Но старику хотелось сразу же пуститься в рассказы о своей жизни. В то время как он произносил печальные и безнадежные слева, глаза его чуть улыбалась какой-то особенной, кроткой улыбкой.
«Если вам будет неприятно или скучно меня слушать, не утруждайте себя. Хоть я и стар и никуда не гожусь, я все таки малый неплохой!» — говорили глаза его, бледно-голубые и водянистые. Такие глаза бывают у бездомной собаки, и странно было их видеть на лице человека. Улыбку его тоже трудно было назвать улыбкой. «Не отпихивай меня, паренек! Если тебе нечего дать мне поесть, то погладь меня хоть немного, хоть чуточку, чтобы я поверил, что ты мне хочешь добра; мне уже достаточно за мой век надавали пинков». Глаза его все время что-то говорили на особом своем языке.
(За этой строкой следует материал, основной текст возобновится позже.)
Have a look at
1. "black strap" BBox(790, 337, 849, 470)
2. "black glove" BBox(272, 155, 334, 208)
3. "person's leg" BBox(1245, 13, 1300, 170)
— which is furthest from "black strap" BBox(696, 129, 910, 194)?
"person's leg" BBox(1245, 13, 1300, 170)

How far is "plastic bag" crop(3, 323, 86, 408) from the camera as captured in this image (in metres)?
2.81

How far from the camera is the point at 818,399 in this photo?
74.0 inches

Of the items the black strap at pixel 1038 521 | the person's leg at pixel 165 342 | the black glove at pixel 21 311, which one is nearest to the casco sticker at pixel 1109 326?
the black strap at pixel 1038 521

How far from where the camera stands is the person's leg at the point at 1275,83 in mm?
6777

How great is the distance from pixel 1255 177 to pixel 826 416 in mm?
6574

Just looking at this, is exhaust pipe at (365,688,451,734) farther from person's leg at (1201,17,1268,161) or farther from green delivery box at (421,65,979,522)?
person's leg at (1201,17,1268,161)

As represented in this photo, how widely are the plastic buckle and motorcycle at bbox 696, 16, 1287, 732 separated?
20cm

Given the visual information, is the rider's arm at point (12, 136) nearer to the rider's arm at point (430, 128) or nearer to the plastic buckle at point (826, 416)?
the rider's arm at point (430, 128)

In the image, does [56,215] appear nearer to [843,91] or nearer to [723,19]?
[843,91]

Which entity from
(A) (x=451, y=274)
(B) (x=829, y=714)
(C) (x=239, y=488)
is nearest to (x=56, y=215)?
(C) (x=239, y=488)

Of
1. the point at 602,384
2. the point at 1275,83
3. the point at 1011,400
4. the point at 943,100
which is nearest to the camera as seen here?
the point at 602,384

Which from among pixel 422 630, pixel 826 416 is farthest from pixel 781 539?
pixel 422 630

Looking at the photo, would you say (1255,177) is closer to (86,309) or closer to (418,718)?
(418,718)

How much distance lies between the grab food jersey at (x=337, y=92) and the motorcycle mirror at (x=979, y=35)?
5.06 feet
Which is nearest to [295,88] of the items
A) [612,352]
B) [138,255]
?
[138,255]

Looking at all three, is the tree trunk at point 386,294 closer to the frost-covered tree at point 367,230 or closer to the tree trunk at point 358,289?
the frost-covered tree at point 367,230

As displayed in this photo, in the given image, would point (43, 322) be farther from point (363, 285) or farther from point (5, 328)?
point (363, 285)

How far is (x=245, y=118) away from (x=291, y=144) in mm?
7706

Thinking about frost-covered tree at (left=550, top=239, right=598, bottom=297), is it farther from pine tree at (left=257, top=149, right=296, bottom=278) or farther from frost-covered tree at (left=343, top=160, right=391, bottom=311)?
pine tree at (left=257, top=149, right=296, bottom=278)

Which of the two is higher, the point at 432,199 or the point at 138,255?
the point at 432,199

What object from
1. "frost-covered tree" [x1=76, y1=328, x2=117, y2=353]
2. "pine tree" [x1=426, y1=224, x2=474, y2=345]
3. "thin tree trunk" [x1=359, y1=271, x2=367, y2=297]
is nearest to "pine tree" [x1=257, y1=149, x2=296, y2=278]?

Уил поймал себя на том, что сочувственно ему улыбался. Да, старичок действительно чем-то напоминал ему собаку. Уил был доволен, что так легко его разгадал. «Кто умеет на все смотреть своими глазами, тот нигде не пропадет!» — подумалось ему. Мысли его уносились куда-то в сторону. В Бидуэле жила старуха, у которой была собака-овчарка. Когда наступало лето, старуха каждый раз собиралась остричь ее, а потом, в последнюю минуту, совсем уже принявшись за дело, вдруг решала, что стричь не надо. Она хватала большие ножницы и уже начинала кромсать ими шерсть собаки, но руки у нее тряслись. «Так что же, стричь или не стричь?» И минуты через две она решала, что стричь все-таки не стоит, «Очень уж она будет страшная!» говорила себе старуха, оправдывая тем самым свою нерешительность.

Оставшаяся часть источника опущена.